The analysis team of KBSV Securities Company maintains a positive view on the price and liquidity developments of the Vietnamese stock market in 2026, based on three main drivers.

First, foreign capital is expected to return after a long period of net selling. According to KBSV, in the period 2020-2025, foreign investors net sold strongly mainly due to global economic and political instability causing capital to withdraw from near-border and emerging markets.

Stepping into 2026, foreign capital flows are expected to reverse when Vietnam is officially upgraded by FTSE Russell to a secondary emerging market, effective from September 21, 2026, thereby expected to attract more than 6 billion USD from ETF funds and funds actively imitating the FTSE index basket.

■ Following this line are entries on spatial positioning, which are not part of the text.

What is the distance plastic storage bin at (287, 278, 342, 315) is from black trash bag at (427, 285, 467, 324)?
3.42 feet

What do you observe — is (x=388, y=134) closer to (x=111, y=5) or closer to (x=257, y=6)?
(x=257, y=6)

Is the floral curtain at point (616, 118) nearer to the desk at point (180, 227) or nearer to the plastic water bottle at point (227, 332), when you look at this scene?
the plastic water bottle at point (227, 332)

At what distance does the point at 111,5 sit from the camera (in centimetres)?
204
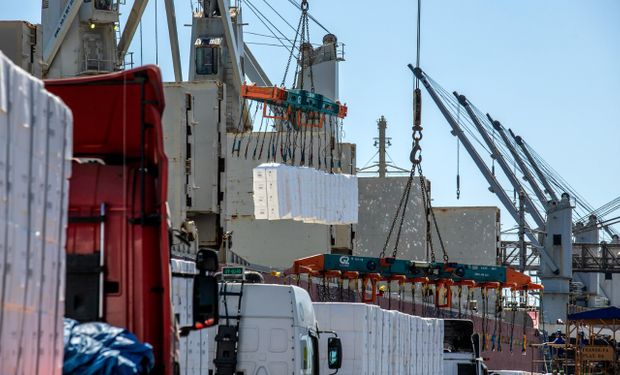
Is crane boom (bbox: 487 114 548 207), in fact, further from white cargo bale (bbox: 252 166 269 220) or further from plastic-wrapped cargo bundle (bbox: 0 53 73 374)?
plastic-wrapped cargo bundle (bbox: 0 53 73 374)

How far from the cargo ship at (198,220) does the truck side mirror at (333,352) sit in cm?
3

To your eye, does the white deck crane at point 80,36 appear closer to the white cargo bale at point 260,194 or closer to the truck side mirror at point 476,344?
the white cargo bale at point 260,194

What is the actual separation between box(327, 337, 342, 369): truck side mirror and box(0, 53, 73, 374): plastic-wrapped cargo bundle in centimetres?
1121

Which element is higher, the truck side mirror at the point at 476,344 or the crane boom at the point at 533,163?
the crane boom at the point at 533,163

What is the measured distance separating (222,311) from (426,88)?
7304cm

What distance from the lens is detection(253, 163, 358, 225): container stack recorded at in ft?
151

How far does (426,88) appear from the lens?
291 ft

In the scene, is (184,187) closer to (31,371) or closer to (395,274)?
(395,274)

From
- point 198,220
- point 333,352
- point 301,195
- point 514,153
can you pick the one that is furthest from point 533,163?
point 333,352

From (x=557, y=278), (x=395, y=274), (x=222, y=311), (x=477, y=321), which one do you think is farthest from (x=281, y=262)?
(x=222, y=311)

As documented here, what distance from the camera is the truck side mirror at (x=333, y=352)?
61.8 feet

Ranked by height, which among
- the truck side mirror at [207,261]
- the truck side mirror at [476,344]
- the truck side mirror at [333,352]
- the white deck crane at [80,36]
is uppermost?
the white deck crane at [80,36]

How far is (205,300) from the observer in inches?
404

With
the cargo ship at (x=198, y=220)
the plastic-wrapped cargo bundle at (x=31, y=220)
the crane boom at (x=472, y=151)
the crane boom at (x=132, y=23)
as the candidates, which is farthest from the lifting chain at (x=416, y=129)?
the crane boom at (x=472, y=151)
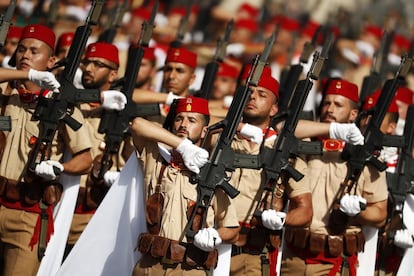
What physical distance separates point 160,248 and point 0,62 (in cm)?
583

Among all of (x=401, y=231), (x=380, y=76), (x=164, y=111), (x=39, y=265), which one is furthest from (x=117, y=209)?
(x=380, y=76)

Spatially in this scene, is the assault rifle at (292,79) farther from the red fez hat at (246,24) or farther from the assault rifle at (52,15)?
the red fez hat at (246,24)

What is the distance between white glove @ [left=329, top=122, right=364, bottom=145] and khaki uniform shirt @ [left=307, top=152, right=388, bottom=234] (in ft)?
1.33

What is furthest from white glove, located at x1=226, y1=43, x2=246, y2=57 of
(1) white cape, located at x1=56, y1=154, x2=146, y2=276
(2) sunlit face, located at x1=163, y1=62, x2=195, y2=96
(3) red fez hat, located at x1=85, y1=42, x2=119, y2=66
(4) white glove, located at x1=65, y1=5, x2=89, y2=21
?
(1) white cape, located at x1=56, y1=154, x2=146, y2=276

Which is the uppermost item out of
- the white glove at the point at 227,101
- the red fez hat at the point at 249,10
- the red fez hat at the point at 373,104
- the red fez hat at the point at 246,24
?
the red fez hat at the point at 249,10

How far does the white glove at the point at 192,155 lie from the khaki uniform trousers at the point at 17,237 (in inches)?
66.3

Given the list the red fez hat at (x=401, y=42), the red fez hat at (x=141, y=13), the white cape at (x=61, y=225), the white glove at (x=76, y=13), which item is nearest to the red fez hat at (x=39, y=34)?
the white cape at (x=61, y=225)

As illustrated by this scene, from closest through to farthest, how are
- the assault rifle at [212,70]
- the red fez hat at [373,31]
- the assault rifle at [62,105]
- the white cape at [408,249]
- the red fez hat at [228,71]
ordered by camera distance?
the assault rifle at [62,105]
the white cape at [408,249]
the assault rifle at [212,70]
the red fez hat at [228,71]
the red fez hat at [373,31]

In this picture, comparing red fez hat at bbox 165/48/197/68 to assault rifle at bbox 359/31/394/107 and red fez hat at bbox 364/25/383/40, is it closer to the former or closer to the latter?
assault rifle at bbox 359/31/394/107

Second, the business results of listed companies are expected to be more positive in the context that the Government sets a GDP growth target of about 10% for 2026, thereby making the valuation level attractive.

KBSV said that the forecast P/E of VN-Index is about 17 times, lower than the average of 17.9 times of the secondary emerging market group, showing that the market still has room to increase in price.

Third, market liquidity is forecast to be maintained at a high level thanks to interest rates maintained in a reasonable range. KBSV forecasts the general level of interest rates in 2026 to increase by about 50-100 basis points compared to 2025, equivalent to the 2015-2019 period and still at a suitable level. In addition, exchange rate pressure is expected to stabilize thanks to the trend of monetary policy easing from the US and the return of FDI capital, thereby promoting stock investment demand in the context that the deposit channel is no longer attractive enough.

It's a bit of a bit of a bit of a bit of a bit of a bit.